Beitrag von m5bere2 » Freitag 26. Februar 2016, 20:29

Hab diese Beiträge abgetrennt aus dem Vorstellungsthema "Dobar dan".
Wladimir30, Glob.Mod.

donnie.tesla hat geschrieben:Das jonok oder enok? konnte ich noch finden. Ist anscheinend eine Verniedlichung wie -chen oder -lein.
-enok, -jonok ist immer das Kind von irgendwas, im Plural -jata.

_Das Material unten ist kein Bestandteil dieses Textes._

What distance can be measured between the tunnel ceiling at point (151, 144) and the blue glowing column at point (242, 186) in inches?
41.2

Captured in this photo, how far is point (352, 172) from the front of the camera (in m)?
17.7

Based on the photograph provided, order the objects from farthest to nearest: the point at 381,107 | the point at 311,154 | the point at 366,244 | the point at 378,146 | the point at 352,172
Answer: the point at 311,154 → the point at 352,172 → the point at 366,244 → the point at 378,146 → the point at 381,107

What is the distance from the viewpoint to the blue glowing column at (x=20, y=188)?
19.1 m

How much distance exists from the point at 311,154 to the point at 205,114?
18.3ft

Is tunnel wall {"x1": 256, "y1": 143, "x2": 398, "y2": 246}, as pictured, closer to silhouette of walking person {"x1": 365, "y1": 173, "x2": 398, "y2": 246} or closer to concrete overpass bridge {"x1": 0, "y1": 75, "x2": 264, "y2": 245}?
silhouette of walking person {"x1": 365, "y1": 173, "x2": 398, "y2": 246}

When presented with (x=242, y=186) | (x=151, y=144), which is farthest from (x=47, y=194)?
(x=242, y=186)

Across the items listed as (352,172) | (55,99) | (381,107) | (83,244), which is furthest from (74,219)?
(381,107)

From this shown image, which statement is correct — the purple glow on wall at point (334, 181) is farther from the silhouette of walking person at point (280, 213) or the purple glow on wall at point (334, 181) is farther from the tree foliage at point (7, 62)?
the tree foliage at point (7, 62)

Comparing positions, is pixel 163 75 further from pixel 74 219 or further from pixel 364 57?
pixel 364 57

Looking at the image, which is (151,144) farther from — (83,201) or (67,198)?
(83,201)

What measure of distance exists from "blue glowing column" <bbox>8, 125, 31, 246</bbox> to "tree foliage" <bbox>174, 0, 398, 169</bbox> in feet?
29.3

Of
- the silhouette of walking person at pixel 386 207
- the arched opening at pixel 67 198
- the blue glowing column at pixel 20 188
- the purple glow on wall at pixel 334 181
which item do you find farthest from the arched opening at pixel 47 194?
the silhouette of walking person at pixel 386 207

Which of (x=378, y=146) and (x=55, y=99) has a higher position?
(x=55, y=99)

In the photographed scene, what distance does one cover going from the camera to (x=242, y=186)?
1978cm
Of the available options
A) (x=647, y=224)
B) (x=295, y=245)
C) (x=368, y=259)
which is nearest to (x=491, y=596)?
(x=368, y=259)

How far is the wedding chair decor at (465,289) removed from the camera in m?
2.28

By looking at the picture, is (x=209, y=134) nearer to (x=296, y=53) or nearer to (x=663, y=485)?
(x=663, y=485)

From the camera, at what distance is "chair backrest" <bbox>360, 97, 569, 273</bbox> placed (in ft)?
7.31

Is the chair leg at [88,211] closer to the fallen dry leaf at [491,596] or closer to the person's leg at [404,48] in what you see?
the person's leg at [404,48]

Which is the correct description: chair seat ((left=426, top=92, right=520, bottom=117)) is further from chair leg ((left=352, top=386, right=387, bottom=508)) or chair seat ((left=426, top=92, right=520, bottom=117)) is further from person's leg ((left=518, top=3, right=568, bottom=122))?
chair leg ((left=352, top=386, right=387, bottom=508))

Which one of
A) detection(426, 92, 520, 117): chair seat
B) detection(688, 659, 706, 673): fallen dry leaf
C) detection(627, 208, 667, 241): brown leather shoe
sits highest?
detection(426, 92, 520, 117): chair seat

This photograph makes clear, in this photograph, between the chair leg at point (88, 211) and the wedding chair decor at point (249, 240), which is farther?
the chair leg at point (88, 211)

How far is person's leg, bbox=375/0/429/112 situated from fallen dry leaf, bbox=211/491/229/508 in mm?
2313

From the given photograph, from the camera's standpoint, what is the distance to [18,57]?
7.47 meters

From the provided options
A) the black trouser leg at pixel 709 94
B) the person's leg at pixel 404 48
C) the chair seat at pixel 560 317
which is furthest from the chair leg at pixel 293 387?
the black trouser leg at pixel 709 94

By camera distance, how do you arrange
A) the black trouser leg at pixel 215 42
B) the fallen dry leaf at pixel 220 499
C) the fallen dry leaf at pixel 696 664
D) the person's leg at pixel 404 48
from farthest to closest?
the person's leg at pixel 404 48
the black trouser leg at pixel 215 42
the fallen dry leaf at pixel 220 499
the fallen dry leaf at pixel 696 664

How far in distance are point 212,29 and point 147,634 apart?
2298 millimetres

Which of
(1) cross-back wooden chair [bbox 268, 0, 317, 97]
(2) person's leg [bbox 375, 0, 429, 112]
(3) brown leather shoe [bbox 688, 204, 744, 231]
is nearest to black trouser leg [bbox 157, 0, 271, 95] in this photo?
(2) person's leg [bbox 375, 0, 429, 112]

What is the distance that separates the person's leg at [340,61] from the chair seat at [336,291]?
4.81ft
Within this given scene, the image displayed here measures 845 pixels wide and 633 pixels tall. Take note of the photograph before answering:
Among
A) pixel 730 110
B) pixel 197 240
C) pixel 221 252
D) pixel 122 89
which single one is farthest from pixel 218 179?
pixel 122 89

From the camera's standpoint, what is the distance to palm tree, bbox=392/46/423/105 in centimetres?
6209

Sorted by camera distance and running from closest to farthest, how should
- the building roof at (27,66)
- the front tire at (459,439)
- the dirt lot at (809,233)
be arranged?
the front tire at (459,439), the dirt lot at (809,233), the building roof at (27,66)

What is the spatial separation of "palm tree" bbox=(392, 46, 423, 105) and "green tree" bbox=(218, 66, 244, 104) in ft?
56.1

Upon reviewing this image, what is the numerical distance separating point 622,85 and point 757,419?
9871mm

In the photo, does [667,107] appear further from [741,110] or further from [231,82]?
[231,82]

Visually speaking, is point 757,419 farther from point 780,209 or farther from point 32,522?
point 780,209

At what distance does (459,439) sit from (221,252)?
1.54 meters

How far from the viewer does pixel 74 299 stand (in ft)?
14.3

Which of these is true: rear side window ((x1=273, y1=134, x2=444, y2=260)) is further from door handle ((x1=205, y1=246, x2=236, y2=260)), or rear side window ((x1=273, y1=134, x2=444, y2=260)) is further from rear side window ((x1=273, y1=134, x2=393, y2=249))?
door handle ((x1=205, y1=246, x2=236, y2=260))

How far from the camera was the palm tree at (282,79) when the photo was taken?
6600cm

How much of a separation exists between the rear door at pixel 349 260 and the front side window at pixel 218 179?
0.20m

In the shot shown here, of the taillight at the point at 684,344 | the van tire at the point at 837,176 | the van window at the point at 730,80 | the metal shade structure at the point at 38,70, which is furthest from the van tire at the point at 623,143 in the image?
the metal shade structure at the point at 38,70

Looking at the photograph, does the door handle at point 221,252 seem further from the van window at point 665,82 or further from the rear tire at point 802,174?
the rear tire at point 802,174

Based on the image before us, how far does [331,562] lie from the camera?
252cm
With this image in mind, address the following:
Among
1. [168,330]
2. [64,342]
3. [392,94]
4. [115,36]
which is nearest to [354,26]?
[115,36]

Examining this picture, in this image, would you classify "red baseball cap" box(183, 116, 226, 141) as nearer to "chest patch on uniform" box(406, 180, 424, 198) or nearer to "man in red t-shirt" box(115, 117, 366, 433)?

Rebjonok, Rebjata (vom Menschen),
Kotjonok, Kotjata (vom Kater, Kot),
Lwjonok, Lwjata (vom Löwen, Lew)...

Leider sind die Kinder nicht immer von den Elternwörtern so direkt abzuteilen wie bei Kot und Lew ... z.B. bei Hunden Shchenok und Shchenjata, aber was hat der Hund (Sobaka oder Pjos) mit Shchen- zu tun? Und genau so ist es leider mit dem Rebjonok. Keine Ahnung, wo das Reb- herkommt.

Wahrscheinlich kommt Reb von einem alten Wort, das verloren gegangen ist, während das abgeleitete Rebjonok erhalten blieb. Kann mir vorstellen, dass das Reb- in Rebjonok den selben Ursprung hat wie der Rab (Sklave), beide kommen irgendwo von Menschen...
Zuletzt geändert von m5bere2 am Freitag 26. Februar 2016, 21:26, insgesamt 1-mal geändert.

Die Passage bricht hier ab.